DGD: Redes 188 (clonografía), 2012

Podría considerarse un tercer bando situado a mitad de camino entre los otros dos, y que ya no privilegia al bien o al mal sino a la contraposición de ambos. Bien y mal son las dos fuerzas primordiales y una no podría existir sin la otra; el mal resulta tan necesario al bien como la oscuridad a la luz. Visiones tan distintas entre sí como el monismo, el dualismo y el panteísmo comparten ese principio. Los sistemas monistas consideran al mal no más que un modo a través del cual ciertos aspectos del desarrollo de la naturaleza son aprehendidos por la conciencia humana. Según esta mirada, no hay principio distintivo al que pueda asignarse el mal y, en conjunto, su origen es uno con la propia naturaleza. Es aquí en donde la sabiduría del corazón (en el sentido usado por Henry Miller) afirma que en realidad no existe un conflicto; así la exclamación de Bachelard: “la bondad rebasa por sistema a la conciencia del mal, porque la conciencia del mal es ya el deseo de la redención” (La intuición del instante).

Uno de los monismos más antiguos radica en la base del budismo tántrico asentado en China, que rechaza los rigores ascéticos, busca la salvación mediante el pleno goce de los sentidos y afirma que la prosperidad terrenal no es un obstáculo para la salvación de los hombres.

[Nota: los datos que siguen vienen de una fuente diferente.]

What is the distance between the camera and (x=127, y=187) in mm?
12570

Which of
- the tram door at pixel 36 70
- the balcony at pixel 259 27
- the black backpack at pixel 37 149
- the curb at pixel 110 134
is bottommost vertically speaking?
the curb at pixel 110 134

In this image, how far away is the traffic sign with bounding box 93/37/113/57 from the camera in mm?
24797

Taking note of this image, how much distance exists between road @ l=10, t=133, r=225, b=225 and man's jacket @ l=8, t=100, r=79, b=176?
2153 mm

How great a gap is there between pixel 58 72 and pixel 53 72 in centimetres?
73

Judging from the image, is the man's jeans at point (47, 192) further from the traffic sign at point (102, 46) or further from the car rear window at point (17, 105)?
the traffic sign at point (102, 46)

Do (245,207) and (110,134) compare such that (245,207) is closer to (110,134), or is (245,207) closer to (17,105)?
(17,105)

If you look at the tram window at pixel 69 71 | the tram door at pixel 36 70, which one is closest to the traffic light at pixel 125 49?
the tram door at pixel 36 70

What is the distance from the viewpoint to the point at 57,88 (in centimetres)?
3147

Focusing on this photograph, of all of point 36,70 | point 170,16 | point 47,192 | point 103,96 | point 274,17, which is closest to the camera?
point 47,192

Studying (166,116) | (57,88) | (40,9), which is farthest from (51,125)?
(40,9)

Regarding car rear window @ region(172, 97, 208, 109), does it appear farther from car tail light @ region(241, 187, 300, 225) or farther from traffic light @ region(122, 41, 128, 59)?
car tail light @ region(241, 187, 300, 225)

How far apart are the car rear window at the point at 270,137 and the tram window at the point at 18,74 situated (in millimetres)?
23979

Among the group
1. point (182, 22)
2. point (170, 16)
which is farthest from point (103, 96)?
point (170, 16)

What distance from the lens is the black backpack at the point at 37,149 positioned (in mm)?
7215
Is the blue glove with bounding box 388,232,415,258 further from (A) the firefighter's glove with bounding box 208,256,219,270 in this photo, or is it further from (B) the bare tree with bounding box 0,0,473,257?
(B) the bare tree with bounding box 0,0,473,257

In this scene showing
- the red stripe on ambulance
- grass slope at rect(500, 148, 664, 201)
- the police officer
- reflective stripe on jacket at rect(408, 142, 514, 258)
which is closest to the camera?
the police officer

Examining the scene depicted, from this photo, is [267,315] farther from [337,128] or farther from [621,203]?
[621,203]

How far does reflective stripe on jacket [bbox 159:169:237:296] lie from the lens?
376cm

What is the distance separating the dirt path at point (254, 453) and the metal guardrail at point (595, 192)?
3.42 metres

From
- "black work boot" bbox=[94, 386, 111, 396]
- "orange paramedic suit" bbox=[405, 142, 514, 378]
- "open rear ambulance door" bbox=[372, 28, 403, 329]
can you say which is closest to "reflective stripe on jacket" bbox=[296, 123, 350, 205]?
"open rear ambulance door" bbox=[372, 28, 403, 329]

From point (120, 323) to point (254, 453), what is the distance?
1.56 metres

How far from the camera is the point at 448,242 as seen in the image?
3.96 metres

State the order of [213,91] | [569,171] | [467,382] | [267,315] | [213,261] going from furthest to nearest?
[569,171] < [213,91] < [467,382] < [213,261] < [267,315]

Borges refiere: “Las gnósticos de Alejandría enseñaban que, para librarse de un pecado, es preciso haberlo cometido; paralelamente, el budismo tántrico de la Mano Izquierda aconseja tanto la práctica de los actos más placenteros como de los más repugnantes”.

Heráclito imagina la “lucha” como condición esencial de la vida, contraria a la acción divina: “Dios es el autor de todo lo correcto, lo bueno y lo justo, pero los hombres, a veces, han escogido lo bueno y a veces lo malo”. Empédocles atribuye el mal al principio “odio” (neîkos) que, junto con su opuesto, el “amor” (phília), es inherente al universo. Algunos gnósticos siguieron la opinión de Filo y del neoplatónico Plotino acerca del mal inherente en la materia y sostuvieron que el mundo fue formado por una emanación, el Demiurgo, un intermediario entre Dios y la materia impura. El zoroastrismo atribuye el bien y el mal a dos principios mutuamente hostiles, Ormuz (Ahura Mazda) y Arimán (Angra Mainyu). Manes o Maniqueo, fundador de la secta que lleva su nombre, agrega un tercer principio que emana de la fuente del bien (y corresponde quizás al Mitra del zoroastrismo) o “espíritu viviente” que formó el mundo material a partir de una mezcla de bien y mal. Manes sostuvo que la materia era esencialmente mala y por consiguiente no podría estar en contacto directo con Dios.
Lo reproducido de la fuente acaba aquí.